◆ **DESCRIPTION OF THE TASK**: Copy exactly the lines from the "Based on what is shown here, looking among" line to the end, both included, and nothing else.

(Rows of spatial question data)
==========
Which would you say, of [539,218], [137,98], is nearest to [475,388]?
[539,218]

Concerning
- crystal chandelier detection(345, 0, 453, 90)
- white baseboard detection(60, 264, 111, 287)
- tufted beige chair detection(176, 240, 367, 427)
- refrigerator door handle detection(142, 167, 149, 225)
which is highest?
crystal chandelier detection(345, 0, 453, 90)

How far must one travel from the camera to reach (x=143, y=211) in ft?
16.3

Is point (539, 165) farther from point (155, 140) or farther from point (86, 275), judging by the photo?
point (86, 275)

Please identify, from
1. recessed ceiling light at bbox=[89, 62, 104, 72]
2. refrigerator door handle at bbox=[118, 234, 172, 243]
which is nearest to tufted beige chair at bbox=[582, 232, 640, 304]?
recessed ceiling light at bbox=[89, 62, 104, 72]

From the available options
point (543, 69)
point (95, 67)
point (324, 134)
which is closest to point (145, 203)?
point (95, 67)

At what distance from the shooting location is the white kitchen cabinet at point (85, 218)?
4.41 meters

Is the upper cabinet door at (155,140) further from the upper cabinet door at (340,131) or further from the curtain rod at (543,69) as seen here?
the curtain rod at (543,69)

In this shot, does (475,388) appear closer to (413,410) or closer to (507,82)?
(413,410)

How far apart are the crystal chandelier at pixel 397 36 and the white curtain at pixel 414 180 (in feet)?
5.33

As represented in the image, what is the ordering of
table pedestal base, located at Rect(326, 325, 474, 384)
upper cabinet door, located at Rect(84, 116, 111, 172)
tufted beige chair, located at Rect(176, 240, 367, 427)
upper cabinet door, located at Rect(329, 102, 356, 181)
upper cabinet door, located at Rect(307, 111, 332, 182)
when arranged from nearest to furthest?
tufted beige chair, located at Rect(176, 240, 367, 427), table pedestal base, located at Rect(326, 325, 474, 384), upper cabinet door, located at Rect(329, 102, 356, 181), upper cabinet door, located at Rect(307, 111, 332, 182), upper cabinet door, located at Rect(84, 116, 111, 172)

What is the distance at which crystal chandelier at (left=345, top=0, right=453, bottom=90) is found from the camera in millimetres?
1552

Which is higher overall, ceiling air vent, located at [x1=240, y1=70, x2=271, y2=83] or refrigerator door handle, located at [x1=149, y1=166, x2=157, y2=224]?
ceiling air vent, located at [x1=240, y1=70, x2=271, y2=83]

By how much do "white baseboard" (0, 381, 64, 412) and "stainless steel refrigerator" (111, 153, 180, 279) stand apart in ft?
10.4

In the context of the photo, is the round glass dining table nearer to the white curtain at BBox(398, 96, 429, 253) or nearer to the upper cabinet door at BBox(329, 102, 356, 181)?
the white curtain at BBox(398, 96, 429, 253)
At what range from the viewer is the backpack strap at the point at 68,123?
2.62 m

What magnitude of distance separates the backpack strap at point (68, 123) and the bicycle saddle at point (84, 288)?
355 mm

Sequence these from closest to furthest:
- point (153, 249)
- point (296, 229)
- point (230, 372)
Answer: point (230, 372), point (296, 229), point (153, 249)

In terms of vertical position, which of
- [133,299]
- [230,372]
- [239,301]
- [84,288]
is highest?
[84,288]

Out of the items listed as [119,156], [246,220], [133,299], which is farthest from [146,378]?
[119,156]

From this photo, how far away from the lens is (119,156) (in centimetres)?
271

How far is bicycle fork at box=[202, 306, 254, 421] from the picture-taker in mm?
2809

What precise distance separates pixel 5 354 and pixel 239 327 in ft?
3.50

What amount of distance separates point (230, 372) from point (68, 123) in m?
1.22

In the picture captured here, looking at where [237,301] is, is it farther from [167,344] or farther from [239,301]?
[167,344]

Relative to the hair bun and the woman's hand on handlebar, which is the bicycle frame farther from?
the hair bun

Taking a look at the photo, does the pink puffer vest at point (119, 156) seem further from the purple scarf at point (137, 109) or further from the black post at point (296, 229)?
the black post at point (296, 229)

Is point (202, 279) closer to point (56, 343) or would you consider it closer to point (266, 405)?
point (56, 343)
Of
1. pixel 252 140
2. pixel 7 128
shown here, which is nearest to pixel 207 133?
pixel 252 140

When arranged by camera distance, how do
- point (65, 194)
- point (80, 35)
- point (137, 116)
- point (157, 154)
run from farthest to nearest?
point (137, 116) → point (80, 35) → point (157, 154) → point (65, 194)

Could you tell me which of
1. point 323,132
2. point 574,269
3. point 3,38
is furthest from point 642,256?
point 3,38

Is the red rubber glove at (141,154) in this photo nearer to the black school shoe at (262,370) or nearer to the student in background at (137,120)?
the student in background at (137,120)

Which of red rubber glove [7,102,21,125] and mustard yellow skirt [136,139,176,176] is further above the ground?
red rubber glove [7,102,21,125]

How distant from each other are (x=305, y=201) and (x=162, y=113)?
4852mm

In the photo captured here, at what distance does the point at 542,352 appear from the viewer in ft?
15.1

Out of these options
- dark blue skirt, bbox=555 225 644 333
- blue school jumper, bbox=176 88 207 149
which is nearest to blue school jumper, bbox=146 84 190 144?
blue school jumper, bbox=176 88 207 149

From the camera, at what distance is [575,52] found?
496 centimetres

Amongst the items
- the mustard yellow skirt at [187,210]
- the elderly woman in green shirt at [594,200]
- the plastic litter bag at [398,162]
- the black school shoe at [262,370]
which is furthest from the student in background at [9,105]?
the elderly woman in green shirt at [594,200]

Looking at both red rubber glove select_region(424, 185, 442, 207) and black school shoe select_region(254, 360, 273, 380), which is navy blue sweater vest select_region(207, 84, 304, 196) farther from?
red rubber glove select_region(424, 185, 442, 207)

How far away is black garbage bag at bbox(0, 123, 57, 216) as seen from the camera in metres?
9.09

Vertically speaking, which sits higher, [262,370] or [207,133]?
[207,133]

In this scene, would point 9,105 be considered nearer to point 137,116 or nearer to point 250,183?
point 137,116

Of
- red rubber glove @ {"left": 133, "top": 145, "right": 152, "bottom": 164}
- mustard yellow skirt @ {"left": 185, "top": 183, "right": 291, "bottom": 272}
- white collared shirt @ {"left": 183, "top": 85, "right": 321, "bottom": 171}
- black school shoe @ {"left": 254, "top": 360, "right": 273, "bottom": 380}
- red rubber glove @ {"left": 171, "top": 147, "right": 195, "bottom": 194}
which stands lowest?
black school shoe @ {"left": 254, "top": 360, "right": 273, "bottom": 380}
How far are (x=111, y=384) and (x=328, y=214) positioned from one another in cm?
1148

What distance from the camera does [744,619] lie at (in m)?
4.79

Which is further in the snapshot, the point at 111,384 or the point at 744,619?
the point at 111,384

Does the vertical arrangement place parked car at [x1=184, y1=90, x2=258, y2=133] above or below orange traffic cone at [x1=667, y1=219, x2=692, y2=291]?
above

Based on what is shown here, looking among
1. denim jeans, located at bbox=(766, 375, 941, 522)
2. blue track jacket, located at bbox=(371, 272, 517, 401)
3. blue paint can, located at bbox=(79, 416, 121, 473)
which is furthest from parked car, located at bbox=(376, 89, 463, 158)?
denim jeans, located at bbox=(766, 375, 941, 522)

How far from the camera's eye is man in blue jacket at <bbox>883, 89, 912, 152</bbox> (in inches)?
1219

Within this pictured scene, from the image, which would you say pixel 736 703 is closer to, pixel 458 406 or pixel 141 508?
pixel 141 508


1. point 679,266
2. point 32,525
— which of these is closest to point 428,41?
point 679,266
==========
◆ **SOLUTION TO THIS EXERCISE**:
Based on what is shown here, looking among
1. denim jeans, located at bbox=(766, 375, 941, 522)
2. blue track jacket, located at bbox=(371, 272, 517, 401)
3. blue paint can, located at bbox=(79, 416, 121, 473)
which is furthest from parked car, located at bbox=(376, 89, 463, 158)?
denim jeans, located at bbox=(766, 375, 941, 522)

How far from the camera's eye is man in blue jacket at <bbox>883, 89, 912, 152</bbox> (in inches)?
1219

Within this pictured scene, from the image, which would you say pixel 736 703 is closer to, pixel 458 406 or pixel 141 508?
pixel 141 508


1. point 679,266
2. point 32,525
— which of these is closest to point 428,41?
point 679,266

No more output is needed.